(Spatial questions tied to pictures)
================================

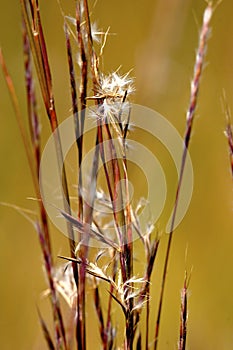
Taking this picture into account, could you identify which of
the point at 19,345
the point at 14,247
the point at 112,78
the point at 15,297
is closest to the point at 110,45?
the point at 14,247

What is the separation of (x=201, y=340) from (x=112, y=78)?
0.66 m

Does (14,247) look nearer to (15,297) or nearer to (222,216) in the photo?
(15,297)

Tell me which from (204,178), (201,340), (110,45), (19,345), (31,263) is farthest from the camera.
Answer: (110,45)

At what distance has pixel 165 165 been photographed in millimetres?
1665

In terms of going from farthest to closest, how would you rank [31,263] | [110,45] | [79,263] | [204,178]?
[110,45] < [204,178] < [31,263] < [79,263]

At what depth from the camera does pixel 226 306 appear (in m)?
1.26

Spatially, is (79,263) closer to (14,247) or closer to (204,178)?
(14,247)

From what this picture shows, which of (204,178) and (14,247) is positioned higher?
(204,178)

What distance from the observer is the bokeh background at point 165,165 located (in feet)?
4.32

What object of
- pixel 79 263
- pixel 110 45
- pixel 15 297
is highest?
pixel 110 45

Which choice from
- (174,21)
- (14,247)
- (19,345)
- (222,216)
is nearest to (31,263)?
(14,247)

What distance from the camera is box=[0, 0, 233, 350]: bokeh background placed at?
1316 millimetres

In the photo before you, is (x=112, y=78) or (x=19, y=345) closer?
(x=112, y=78)

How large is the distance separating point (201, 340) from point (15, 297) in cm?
46
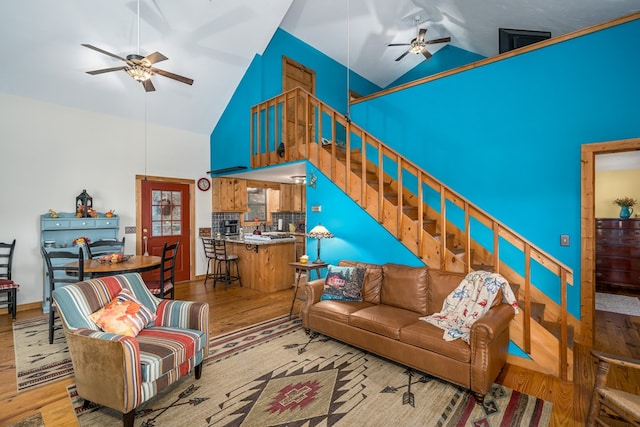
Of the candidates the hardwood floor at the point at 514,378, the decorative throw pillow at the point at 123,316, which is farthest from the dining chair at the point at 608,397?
the decorative throw pillow at the point at 123,316

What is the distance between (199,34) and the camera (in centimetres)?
482

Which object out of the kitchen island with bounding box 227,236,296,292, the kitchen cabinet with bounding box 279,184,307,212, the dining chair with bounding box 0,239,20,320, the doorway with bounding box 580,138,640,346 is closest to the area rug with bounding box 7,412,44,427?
the dining chair with bounding box 0,239,20,320

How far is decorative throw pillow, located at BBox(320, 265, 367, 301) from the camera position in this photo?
11.5 ft

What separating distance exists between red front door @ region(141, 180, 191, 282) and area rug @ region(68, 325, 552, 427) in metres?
3.70

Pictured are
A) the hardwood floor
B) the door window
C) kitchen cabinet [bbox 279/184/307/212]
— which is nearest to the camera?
the hardwood floor

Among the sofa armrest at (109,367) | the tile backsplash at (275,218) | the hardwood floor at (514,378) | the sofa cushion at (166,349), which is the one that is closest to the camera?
the sofa armrest at (109,367)

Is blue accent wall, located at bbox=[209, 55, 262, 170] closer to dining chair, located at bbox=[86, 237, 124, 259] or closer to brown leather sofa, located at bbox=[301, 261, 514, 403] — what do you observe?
dining chair, located at bbox=[86, 237, 124, 259]

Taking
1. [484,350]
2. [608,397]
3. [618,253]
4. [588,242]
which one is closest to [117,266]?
[484,350]

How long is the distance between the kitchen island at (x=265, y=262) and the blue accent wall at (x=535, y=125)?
284cm

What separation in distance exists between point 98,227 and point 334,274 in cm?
395

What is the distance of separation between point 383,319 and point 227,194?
4.83m

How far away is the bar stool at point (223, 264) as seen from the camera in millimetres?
5816

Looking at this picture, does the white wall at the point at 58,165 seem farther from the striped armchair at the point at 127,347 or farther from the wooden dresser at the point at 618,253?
the wooden dresser at the point at 618,253

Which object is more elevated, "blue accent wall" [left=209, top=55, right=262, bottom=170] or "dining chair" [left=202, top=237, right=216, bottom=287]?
"blue accent wall" [left=209, top=55, right=262, bottom=170]
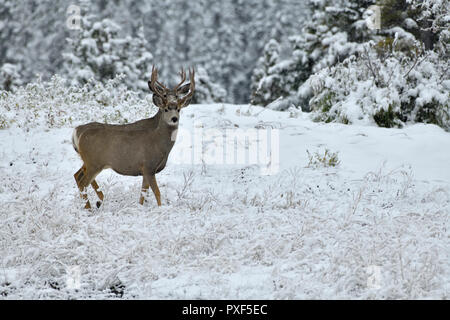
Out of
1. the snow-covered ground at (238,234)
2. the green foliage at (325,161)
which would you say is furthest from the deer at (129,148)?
the green foliage at (325,161)

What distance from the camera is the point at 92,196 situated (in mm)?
6559

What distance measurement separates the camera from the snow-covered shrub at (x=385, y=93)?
10609 millimetres

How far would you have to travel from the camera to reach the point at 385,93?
1060 centimetres

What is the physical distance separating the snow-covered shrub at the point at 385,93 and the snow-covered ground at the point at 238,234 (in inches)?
83.2

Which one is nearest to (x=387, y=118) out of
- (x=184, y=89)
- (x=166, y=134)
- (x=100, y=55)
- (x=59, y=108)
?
(x=184, y=89)

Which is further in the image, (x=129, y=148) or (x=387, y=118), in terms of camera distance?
(x=387, y=118)

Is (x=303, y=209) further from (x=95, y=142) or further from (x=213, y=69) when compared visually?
(x=213, y=69)

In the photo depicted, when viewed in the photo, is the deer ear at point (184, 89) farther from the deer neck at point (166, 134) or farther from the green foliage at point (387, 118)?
the green foliage at point (387, 118)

================================

# [Short exercise]
Write out every line above exactly as it is, leaving out the pictures.

# [Complete output]
Taking this picture into account, could you identify which of
the point at 19,345
the point at 14,247
the point at 112,78
the point at 15,297
is closest to the point at 110,45?
the point at 14,247

What is the separation of (x=201, y=340) from (x=112, y=78)?
0.66 m

Does (14,247) look nearer to (15,297) or nearer to (222,216) in the photo?
(15,297)

Tell me which from (204,178), (201,340), (110,45), (19,345), (31,263) is farthest from the camera.
Answer: (110,45)

At what distance has pixel 165 165 been photographed in millimetres?
1665

In terms of going from farthest to closest, how would you rank [31,263] | [110,45] | [79,263] | [204,178]?
[110,45] < [204,178] < [31,263] < [79,263]

At what depth from the camera does pixel 226 306 appear (in m)?
1.26

Spatially, is (79,263) closer to (14,247) or closer to (204,178)?
(14,247)

From what this picture shows, which of (204,178) and (14,247) is positioned higher?
(204,178)

What distance from the observer is the bokeh background at point 165,165 located (in feet)?
4.32

What object of
- pixel 79 263
- pixel 110 45
- pixel 15 297
is highest?
pixel 110 45

Which choice from
- (174,21)
- (14,247)
- (19,345)
- (222,216)
is nearest to (31,263)?
(14,247)

What distance from the camera is box=[0, 0, 233, 350]: bokeh background placed at?
1316 millimetres

In the photo before you, is (x=112, y=78) or (x=19, y=345) closer?
(x=112, y=78)

How large is the distance separating point (201, 340) from point (15, 297) in cm?
46
Of the candidates the hardwood floor at the point at 514,378, the decorative throw pillow at the point at 123,316, which is farthest from the dining chair at the point at 608,397?
the decorative throw pillow at the point at 123,316

What is the distance between (199,34) and the camera (in centimetres)?
482

Which object out of the kitchen island with bounding box 227,236,296,292, the kitchen cabinet with bounding box 279,184,307,212, the dining chair with bounding box 0,239,20,320, the doorway with bounding box 580,138,640,346 is closest to the area rug with bounding box 7,412,44,427?
the dining chair with bounding box 0,239,20,320

How far is decorative throw pillow, located at BBox(320, 265, 367, 301) from the camera position in this photo?
11.5 ft

What separating distance exists between red front door @ region(141, 180, 191, 282) and area rug @ region(68, 325, 552, 427) in metres?
3.70

Pictured are
A) the hardwood floor
B) the door window
C) kitchen cabinet [bbox 279/184/307/212]
— which is nearest to the camera?
the hardwood floor

Among the sofa armrest at (109,367) | the tile backsplash at (275,218) | the hardwood floor at (514,378) | the sofa cushion at (166,349), which is the one that is closest to the camera?
the sofa armrest at (109,367)

Is blue accent wall, located at bbox=[209, 55, 262, 170] closer to dining chair, located at bbox=[86, 237, 124, 259] or closer to brown leather sofa, located at bbox=[301, 261, 514, 403] — what do you observe?
dining chair, located at bbox=[86, 237, 124, 259]

Taking
1. [484,350]
2. [608,397]
3. [618,253]
4. [588,242]
which one is closest to [117,266]?
[484,350]

How long is the distance between the kitchen island at (x=265, y=262) and the blue accent wall at (x=535, y=125)?
284cm

What separation in distance exists between point 98,227 and point 334,274 in cm?
395

What is the distance of separation between point 383,319 and point 227,194?
4.83m

How far away is the bar stool at point (223, 264) as seen from the camera in millimetres?
5816

Looking at this picture, does the white wall at the point at 58,165 seem farther from the striped armchair at the point at 127,347 or farther from the wooden dresser at the point at 618,253?
the wooden dresser at the point at 618,253

Which object is more elevated, "blue accent wall" [left=209, top=55, right=262, bottom=170] or "dining chair" [left=202, top=237, right=216, bottom=287]?
"blue accent wall" [left=209, top=55, right=262, bottom=170]
Out of
1. the snow-covered ground at (238,234)
2. the green foliage at (325,161)
which would you say is furthest from the deer at (129,148)?
the green foliage at (325,161)

What distance from the camera is the point at 92,196 situated (in mm)?
6559

What distance measurement separates the camera from the snow-covered shrub at (x=385, y=93)?
10609 millimetres

How far would you have to travel from the camera to reach the point at 385,93?
1060 centimetres

What is the physical distance separating the snow-covered shrub at the point at 385,93 and the snow-covered ground at the point at 238,234 (in inches)?
83.2

Which one is nearest to (x=387, y=118) out of
- (x=184, y=89)
- (x=166, y=134)
- (x=100, y=55)
- (x=59, y=108)
?
(x=184, y=89)

Which is further in the image, (x=129, y=148) or (x=387, y=118), in terms of camera distance?
(x=387, y=118)

Is (x=303, y=209) further from (x=95, y=142) or further from (x=213, y=69) when compared visually?
(x=213, y=69)

In the photo depicted, when viewed in the photo, is the deer ear at point (184, 89) farther from the deer neck at point (166, 134) or farther from the green foliage at point (387, 118)?
the green foliage at point (387, 118)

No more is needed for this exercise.